== PROBLEM ==
Locate the line containing "How far is the headphones", then please write out that line and all the lines below it in the entries exactly.

[Records from a data source]
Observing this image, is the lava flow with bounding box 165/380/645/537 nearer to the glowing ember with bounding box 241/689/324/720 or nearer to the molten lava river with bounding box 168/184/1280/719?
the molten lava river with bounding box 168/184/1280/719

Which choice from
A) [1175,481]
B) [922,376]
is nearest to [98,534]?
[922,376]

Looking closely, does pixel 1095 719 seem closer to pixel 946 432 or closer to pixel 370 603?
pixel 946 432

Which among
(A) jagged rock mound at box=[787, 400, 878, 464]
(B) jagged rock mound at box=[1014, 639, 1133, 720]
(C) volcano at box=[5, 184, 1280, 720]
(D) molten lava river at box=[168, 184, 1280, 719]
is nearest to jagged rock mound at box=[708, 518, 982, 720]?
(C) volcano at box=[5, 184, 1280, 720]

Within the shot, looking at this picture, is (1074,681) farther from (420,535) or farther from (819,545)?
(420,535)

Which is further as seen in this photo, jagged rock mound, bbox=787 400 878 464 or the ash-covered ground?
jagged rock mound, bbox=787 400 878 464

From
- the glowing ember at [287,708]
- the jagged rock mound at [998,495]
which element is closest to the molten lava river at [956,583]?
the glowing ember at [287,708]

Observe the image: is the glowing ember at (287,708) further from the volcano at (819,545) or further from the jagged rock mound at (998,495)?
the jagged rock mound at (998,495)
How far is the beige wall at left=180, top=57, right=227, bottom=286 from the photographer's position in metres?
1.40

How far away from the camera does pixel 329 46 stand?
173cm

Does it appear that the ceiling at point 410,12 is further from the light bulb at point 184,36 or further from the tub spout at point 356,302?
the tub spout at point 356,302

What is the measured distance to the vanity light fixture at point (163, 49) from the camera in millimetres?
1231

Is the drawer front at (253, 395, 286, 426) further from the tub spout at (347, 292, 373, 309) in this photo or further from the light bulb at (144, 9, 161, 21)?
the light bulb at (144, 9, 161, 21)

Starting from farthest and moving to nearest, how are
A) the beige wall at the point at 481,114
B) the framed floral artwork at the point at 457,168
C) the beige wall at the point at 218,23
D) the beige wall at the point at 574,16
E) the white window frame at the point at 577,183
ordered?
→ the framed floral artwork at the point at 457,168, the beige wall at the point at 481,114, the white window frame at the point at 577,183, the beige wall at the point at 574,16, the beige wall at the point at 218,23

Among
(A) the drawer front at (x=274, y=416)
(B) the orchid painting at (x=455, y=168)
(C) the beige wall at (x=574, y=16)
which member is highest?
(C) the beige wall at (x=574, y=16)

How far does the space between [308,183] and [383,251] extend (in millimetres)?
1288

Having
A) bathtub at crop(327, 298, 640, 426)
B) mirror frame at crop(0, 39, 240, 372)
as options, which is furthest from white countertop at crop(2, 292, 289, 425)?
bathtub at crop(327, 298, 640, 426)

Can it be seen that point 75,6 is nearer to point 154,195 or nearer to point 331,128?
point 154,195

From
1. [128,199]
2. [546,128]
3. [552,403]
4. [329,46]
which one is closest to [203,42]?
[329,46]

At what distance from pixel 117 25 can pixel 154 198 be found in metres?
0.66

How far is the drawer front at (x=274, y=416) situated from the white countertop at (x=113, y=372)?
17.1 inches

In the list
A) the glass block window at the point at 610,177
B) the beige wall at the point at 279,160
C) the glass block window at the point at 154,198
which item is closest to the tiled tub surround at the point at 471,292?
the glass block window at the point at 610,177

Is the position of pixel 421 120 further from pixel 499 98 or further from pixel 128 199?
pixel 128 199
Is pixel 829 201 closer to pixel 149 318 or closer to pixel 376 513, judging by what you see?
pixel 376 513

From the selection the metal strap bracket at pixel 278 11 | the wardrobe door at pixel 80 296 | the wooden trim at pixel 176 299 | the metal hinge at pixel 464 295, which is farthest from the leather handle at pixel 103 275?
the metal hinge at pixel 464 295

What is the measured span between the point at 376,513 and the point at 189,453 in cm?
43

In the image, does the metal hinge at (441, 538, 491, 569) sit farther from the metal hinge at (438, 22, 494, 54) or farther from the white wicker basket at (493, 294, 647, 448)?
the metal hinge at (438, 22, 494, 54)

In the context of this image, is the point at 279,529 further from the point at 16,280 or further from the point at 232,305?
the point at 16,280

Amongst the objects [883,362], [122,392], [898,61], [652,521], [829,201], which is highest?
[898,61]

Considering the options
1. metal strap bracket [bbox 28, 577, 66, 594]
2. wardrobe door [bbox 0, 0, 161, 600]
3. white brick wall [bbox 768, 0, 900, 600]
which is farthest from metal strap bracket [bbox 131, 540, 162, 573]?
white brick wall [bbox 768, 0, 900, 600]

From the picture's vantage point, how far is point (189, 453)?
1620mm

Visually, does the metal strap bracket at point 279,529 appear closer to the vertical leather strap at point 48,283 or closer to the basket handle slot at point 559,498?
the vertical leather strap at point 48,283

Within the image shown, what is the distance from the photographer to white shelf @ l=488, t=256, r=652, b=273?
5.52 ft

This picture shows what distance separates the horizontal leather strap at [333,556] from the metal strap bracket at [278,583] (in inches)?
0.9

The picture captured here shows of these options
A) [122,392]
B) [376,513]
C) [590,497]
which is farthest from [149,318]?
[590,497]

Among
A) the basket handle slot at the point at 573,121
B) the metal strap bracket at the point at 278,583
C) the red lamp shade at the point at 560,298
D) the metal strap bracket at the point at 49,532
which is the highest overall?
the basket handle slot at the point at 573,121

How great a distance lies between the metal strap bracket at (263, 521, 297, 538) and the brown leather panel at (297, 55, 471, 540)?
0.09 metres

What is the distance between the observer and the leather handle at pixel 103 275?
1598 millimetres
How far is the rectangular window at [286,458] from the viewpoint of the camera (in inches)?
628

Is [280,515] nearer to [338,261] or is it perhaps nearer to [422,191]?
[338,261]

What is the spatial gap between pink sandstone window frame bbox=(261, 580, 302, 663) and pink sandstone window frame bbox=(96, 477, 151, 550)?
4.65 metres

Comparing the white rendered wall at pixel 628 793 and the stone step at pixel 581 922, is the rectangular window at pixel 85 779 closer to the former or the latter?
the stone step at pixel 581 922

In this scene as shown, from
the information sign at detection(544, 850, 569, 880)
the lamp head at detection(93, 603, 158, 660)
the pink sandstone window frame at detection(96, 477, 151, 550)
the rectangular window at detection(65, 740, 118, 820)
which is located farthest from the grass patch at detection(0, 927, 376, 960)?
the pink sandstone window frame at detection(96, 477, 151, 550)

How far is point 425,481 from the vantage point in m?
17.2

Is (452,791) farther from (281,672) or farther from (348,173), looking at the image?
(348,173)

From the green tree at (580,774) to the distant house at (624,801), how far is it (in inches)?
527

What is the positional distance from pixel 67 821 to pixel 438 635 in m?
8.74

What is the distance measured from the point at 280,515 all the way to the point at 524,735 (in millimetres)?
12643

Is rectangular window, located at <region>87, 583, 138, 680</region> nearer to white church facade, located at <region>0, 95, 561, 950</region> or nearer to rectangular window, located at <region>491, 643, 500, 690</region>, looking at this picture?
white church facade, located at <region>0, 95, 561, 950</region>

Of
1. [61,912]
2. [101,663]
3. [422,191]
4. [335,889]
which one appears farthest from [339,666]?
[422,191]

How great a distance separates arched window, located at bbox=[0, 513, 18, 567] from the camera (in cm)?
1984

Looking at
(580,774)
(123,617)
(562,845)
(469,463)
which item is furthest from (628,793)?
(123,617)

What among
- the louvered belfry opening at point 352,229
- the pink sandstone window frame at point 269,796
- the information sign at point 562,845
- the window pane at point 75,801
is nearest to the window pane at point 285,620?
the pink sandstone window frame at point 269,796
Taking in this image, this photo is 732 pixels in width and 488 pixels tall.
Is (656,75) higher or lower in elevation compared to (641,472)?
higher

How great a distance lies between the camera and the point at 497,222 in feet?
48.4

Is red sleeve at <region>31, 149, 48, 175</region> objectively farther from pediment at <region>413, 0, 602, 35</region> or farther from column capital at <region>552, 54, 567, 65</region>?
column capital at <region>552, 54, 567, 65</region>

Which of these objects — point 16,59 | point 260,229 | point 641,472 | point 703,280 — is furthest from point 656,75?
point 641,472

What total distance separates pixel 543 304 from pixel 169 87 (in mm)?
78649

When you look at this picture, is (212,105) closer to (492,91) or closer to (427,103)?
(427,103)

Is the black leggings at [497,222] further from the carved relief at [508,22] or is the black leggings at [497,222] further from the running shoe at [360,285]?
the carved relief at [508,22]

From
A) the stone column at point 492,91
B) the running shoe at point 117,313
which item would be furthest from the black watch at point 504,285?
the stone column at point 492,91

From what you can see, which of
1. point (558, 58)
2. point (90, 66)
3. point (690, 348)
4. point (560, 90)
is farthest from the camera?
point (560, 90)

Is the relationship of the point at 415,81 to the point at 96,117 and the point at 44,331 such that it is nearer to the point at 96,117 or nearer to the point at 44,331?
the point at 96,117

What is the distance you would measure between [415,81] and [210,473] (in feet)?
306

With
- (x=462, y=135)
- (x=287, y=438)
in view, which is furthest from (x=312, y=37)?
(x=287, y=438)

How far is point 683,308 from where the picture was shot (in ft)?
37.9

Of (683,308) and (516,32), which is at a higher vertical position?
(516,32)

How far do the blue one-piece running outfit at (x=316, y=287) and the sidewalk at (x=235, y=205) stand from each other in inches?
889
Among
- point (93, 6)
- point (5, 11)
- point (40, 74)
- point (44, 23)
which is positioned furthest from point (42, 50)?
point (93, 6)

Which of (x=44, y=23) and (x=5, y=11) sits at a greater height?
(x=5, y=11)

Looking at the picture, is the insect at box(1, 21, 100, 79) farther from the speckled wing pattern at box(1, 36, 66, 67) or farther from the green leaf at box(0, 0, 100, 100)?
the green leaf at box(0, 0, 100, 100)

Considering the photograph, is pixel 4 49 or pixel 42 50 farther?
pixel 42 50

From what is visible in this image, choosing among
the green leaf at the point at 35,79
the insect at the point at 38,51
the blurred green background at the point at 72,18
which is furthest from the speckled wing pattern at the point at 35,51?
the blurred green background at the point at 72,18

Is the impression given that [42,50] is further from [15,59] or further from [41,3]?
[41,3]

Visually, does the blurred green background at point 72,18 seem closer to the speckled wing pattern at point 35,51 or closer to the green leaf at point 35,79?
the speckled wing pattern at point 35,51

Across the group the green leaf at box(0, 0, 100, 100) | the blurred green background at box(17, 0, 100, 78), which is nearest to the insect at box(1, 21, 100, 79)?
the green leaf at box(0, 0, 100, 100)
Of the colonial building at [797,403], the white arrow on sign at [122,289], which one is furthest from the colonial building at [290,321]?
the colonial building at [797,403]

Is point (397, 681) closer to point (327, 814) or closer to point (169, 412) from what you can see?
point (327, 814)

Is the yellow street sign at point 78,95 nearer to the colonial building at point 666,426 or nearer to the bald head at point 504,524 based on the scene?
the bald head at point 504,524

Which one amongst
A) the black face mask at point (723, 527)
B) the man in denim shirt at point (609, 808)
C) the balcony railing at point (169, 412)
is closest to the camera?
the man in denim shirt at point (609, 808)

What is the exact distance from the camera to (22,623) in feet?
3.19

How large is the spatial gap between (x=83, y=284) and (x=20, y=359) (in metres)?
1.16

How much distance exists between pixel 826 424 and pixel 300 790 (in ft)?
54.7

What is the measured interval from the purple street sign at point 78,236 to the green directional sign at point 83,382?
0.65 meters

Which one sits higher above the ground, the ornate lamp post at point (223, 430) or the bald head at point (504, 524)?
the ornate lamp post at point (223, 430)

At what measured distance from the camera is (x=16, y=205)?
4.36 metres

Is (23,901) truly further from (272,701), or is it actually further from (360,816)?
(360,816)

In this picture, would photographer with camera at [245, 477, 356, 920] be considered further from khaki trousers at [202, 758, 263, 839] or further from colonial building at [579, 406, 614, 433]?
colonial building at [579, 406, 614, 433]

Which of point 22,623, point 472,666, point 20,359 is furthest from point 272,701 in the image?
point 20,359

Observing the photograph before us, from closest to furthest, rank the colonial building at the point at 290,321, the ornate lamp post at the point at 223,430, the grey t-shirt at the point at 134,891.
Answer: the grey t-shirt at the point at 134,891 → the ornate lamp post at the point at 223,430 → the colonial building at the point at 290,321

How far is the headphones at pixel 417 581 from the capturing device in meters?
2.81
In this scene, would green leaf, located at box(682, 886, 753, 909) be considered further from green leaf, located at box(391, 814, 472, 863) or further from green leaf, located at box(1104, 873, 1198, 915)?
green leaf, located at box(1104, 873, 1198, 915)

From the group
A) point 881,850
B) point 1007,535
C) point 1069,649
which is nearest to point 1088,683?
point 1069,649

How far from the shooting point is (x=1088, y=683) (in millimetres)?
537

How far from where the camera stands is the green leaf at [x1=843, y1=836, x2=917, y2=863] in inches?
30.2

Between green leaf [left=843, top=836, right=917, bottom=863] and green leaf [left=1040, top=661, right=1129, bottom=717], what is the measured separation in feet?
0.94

== SOLUTION ==
How far is the headphones at pixel 417 581 from the capturing device in meters?
2.81
In this scene, would green leaf, located at box(682, 886, 753, 909) be considered further from green leaf, located at box(391, 814, 472, 863) or further from green leaf, located at box(1104, 873, 1198, 915)?
green leaf, located at box(1104, 873, 1198, 915)

From the group
A) point 881,850
B) point 1007,535
C) point 1069,649
which is nearest to point 1088,683?
point 1069,649

How far from the shooting point is (x=1088, y=683) (in millimetres)?
537

How far from where the camera stands is the green leaf at [x1=843, y1=836, x2=917, y2=863] in inches?
30.2

Between green leaf [left=843, top=836, right=917, bottom=863] and green leaf [left=1040, top=661, right=1129, bottom=717], what is the measured separation in feet?
0.94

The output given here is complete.